Others have, of course, noted the ongoing contributions of older people. In framing the National Strategy for an Ageing Australia the then Minister for Aged Care, the Honourable Bronwyn Bishop, acknowledged that: 'People continue to make significant contributions as they age through a range of activities including volunteering and care giving - both of which substantially reduce the demand on Government outlays.' (Healthy Ageing Taskforce 2000: 13)
Previous surveys have found that 37 per cent of volunteer work is contributed by people aged 55 years and over (ABS 2001) and that 21 per cent of principal carers of people with disabilities are aged over 65 years (ABS 1998b). In fact, older people are more likely to be givers of care than receivers of care (Healthy Ageing Taskforce 2000). Furthermore, 21 per cent of children aged less than 11 years receive some child care from grandparents, and 41 per cent of children who receive some sort of child care obtain at least some of this care from grandparents (ABS 2000a). In addition to these contributions are financial transfers from older to younger family members in the form of gifts, loans and inheritances.
However, much of the debate about ageing is still framed almost exclusively in terms of the financial cost of older people.
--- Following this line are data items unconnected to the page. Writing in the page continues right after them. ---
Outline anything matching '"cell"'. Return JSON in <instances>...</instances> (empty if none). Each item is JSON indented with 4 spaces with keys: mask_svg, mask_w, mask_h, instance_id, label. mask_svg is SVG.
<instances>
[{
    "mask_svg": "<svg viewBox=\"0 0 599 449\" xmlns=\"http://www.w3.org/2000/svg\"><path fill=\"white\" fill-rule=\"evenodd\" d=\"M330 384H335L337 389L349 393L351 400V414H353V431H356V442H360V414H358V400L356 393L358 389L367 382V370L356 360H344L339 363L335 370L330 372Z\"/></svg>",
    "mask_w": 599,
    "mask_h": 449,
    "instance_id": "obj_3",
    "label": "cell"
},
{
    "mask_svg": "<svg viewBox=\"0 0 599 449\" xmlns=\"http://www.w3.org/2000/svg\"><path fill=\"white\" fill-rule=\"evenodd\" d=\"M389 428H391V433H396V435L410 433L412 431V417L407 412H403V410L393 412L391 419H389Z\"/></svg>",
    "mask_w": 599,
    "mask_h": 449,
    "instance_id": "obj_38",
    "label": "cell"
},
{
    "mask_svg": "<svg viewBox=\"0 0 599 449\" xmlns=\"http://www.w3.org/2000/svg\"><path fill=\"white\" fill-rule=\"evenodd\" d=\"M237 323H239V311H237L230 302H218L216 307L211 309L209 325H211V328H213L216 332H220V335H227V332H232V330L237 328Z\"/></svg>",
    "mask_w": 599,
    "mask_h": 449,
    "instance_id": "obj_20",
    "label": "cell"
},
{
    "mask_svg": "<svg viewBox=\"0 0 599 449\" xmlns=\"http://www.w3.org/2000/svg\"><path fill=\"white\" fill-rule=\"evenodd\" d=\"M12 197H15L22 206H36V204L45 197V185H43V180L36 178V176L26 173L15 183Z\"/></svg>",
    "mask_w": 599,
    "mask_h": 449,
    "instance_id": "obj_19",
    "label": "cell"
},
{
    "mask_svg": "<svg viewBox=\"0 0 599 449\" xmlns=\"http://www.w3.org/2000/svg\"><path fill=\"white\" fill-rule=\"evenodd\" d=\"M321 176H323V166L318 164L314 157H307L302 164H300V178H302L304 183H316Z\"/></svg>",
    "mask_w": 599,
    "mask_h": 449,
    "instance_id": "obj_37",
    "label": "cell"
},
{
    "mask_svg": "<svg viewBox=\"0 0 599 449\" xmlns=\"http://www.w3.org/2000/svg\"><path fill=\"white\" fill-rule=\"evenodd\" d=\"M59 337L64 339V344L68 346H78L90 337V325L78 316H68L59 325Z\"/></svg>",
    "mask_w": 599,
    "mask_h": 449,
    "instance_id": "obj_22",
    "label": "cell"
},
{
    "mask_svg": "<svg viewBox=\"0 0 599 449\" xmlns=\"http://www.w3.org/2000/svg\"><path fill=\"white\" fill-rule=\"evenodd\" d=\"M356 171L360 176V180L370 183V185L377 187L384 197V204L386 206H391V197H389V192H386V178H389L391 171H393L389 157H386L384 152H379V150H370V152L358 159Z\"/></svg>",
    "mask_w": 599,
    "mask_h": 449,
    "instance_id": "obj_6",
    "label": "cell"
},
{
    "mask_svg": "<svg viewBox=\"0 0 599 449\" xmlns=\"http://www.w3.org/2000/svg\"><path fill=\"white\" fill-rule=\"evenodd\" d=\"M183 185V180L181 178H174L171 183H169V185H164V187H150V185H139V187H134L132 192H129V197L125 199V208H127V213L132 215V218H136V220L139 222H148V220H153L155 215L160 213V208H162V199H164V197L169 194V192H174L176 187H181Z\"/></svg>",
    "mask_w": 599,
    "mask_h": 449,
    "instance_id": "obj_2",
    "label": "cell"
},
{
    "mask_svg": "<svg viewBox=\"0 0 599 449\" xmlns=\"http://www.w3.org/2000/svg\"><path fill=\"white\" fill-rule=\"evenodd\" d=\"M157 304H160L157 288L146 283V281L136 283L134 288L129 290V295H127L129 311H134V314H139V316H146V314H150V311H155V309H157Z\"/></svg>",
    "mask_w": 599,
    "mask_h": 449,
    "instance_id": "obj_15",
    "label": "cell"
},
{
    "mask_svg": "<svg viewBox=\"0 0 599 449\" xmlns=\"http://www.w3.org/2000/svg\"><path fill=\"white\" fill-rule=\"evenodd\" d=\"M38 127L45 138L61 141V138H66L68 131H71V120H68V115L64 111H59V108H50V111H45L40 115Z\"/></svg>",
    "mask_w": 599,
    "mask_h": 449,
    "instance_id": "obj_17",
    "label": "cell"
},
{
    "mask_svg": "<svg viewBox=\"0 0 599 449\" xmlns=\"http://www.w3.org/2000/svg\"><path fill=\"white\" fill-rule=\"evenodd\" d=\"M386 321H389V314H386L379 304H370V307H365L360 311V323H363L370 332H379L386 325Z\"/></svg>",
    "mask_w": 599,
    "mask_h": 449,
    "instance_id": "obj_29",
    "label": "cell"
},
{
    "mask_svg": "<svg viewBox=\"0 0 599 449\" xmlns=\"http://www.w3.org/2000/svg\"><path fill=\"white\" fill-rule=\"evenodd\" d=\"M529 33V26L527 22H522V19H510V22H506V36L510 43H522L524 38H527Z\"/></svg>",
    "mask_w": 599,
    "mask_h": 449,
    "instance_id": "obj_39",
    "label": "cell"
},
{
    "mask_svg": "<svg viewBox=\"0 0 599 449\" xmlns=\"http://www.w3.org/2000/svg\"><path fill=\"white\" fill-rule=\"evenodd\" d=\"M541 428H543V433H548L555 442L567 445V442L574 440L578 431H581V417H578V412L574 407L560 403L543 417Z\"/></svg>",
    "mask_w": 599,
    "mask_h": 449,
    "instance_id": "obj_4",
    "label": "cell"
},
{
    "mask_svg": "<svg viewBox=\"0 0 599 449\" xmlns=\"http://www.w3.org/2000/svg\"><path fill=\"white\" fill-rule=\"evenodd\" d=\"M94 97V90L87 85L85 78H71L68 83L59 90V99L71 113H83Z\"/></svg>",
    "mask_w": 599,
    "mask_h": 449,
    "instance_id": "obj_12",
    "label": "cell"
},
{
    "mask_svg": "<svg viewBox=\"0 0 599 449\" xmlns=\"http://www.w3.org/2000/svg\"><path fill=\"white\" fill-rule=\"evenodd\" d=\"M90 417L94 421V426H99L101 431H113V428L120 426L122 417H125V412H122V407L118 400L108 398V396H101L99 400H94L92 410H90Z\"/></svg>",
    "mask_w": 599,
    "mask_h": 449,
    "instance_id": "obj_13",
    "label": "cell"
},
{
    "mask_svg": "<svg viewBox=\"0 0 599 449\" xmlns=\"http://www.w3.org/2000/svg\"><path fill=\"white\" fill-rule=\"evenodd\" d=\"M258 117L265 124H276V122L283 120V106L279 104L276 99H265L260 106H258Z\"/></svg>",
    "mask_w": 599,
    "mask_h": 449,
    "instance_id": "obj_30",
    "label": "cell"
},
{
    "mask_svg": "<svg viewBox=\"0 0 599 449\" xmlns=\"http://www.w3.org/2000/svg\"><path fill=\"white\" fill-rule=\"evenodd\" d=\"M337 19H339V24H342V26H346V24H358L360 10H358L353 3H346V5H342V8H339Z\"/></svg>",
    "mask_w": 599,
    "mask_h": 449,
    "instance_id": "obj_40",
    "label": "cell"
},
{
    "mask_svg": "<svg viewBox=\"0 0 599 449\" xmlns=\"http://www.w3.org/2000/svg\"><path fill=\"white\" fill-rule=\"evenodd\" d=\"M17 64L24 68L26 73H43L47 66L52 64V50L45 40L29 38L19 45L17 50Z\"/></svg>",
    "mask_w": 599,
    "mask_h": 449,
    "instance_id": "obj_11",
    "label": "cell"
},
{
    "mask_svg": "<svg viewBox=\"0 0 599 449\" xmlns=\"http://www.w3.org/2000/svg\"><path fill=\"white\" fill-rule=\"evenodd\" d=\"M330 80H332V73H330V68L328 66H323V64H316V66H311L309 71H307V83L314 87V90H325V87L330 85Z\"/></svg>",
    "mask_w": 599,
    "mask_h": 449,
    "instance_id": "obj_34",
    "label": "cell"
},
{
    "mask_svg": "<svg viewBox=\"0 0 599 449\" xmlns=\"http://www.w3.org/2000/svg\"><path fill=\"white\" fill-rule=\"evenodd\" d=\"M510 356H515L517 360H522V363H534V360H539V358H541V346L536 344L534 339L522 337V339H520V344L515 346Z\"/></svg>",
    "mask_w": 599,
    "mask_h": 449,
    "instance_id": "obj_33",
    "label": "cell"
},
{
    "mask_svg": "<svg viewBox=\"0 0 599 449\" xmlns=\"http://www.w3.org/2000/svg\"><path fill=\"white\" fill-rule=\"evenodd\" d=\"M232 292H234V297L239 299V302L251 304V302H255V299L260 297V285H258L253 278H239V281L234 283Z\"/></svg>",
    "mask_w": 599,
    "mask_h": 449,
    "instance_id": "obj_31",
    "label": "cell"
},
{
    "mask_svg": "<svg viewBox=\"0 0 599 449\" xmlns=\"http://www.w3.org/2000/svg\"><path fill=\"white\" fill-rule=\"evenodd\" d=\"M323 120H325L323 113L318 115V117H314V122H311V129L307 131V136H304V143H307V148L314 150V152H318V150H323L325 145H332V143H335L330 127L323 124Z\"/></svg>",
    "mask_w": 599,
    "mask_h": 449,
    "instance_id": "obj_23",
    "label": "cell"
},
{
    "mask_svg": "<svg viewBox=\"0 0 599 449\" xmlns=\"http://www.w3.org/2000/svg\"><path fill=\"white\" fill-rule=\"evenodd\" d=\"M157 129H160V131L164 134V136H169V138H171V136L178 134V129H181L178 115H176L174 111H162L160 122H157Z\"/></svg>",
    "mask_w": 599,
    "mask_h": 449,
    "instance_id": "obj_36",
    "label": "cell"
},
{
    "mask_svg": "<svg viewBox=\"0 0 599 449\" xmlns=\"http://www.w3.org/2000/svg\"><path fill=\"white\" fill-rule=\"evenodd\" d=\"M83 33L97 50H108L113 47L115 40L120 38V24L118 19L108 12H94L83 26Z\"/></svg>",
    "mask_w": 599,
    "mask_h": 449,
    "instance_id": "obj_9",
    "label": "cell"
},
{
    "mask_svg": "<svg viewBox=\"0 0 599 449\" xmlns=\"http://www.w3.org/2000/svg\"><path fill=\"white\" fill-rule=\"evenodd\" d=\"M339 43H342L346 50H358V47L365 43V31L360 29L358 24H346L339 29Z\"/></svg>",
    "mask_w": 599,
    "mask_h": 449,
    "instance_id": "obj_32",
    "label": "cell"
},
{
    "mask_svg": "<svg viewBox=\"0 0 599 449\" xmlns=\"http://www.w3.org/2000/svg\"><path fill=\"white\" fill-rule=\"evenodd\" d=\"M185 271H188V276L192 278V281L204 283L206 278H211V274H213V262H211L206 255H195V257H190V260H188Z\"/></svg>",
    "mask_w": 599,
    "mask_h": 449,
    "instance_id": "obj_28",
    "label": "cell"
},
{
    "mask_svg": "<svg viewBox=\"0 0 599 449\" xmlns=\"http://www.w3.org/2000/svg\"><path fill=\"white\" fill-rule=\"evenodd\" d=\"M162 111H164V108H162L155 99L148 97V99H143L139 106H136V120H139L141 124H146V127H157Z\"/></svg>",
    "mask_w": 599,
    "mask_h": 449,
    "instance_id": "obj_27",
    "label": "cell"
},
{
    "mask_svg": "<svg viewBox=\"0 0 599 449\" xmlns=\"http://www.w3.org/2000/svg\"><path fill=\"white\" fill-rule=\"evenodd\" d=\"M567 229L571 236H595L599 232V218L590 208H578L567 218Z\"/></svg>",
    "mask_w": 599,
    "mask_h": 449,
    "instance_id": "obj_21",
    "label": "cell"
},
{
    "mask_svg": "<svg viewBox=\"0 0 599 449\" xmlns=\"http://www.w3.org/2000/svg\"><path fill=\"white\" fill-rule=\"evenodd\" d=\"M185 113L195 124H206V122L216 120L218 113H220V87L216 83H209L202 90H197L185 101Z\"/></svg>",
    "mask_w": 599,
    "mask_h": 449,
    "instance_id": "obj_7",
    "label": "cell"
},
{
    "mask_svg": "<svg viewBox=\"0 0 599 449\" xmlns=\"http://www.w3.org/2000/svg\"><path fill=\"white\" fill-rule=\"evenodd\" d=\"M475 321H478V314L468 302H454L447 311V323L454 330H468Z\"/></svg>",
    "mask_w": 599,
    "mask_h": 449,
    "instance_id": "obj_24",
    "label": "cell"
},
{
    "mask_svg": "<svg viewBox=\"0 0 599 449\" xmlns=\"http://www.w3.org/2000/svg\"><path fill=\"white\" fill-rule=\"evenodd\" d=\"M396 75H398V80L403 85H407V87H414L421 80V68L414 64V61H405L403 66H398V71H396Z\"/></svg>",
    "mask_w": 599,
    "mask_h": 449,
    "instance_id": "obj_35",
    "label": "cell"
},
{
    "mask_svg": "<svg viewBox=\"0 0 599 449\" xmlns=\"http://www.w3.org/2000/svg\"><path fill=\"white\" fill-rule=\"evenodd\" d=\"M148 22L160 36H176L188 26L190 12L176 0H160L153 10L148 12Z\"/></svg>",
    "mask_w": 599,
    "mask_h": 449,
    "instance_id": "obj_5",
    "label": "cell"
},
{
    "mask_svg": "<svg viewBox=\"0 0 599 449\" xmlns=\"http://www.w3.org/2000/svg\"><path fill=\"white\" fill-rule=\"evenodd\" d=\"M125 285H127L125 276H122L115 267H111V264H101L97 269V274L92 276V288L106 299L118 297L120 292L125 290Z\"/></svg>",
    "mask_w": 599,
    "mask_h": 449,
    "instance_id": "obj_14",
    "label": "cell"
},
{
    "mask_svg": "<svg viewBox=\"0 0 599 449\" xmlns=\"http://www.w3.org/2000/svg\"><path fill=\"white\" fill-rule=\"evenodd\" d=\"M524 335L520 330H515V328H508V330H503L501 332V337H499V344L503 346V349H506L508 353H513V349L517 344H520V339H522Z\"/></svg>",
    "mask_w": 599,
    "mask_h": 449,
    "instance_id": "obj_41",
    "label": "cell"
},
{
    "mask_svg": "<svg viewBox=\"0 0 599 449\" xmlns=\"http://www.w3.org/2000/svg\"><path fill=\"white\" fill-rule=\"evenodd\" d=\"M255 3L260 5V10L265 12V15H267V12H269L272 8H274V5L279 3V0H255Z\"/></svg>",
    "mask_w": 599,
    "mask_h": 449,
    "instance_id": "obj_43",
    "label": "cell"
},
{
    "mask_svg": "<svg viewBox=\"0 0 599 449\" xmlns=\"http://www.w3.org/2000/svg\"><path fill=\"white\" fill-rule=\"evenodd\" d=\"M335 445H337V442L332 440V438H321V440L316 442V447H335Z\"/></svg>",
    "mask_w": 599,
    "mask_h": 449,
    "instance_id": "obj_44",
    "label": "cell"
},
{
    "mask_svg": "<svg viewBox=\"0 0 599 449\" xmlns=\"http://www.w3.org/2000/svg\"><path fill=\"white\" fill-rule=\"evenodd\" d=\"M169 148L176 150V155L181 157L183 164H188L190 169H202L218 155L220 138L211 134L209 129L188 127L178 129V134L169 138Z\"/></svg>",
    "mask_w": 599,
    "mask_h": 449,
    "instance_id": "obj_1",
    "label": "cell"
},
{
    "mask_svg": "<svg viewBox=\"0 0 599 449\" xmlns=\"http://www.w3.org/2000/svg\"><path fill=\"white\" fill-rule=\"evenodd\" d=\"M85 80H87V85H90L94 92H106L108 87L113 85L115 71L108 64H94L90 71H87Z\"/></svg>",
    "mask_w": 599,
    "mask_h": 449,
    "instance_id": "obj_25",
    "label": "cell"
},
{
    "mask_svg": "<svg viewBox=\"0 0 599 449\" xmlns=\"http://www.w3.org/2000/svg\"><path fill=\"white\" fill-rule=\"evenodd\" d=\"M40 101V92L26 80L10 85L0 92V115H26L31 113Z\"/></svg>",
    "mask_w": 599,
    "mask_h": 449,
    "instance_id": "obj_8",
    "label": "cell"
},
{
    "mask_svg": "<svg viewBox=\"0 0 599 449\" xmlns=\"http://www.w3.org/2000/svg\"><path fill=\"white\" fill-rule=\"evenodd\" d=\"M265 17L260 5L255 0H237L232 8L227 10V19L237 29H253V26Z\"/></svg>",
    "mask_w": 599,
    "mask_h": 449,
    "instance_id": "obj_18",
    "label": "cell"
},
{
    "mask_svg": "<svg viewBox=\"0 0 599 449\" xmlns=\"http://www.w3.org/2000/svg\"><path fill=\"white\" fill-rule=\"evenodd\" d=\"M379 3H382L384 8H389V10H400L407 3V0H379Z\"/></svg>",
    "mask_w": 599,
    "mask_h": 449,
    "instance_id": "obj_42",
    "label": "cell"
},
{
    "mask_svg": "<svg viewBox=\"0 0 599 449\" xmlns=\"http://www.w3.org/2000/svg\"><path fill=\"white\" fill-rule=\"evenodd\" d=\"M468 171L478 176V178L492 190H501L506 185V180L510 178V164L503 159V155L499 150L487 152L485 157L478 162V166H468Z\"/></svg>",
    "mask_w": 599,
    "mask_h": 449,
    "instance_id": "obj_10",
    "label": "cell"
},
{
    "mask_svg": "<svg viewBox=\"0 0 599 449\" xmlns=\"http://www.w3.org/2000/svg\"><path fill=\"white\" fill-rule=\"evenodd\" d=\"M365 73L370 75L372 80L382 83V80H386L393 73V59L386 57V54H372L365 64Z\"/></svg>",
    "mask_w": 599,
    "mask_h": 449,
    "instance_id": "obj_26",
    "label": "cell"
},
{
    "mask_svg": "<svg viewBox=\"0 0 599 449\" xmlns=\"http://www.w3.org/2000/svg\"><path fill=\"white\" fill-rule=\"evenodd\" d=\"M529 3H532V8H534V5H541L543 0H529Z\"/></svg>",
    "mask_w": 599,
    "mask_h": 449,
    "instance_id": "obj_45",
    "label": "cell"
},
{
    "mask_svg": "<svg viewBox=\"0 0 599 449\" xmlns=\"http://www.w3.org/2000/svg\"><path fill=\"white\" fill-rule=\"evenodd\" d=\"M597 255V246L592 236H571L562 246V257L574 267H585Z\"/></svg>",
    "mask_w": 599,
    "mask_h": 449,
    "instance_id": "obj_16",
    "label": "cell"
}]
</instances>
In this context the National Strategy for an Ageing Australia recommended that researchers undertake research on the costs and benefits of an ageing population, and extend research into the volunteer/community contribution of older people.
Encouraging a balanced view
In an attempt to provide some preliminary data so that the debate about the 'cost' of older people can be properly framed, this paper provides estimates of the financial value of the unpaid contributions of older people - both to their family and to the wider community. In so doing, it brings data to bear on the image of older people as takers and 'greedy geezers'. The paper thus encourages a more balanced view of the net costs and benefits of older people in an ageing population.
Data from the 1997 Australian Time Use Survey are used in the paper to estimate the amount and value of unpaid work of different age groups. The Australian time use data provide detailed information regarding for whom a task or activity is undertaken. This allows us to distinguish between unpaid work which is undertaken for family members in a person's own household, for family members not living in a person's own household, and for friends, neighbours and others in the community. The ability to determine accurately for whom unpaid work is undertaken is not available in most time use surveys.
The rest of this paper is structured as follows. The next section discusses the measurement and definition of unpaid work and the data used. The third section discusses the valuation method used, and the fourth section presents estimates of the value of unpaid work. The penultimate section presents information on the incidence of unpaid work, and the final section makes some concluding comments.
1. However, it has frequently been pointed out that this ratio has many problems and can unfairly perpetuate negative stereotypes of older people. The simple ratio does not take account of the contribution of older people who remain in the labour market, or that of younger people not in the labour market. Nor does it recognise the degree of financial independence of many older people.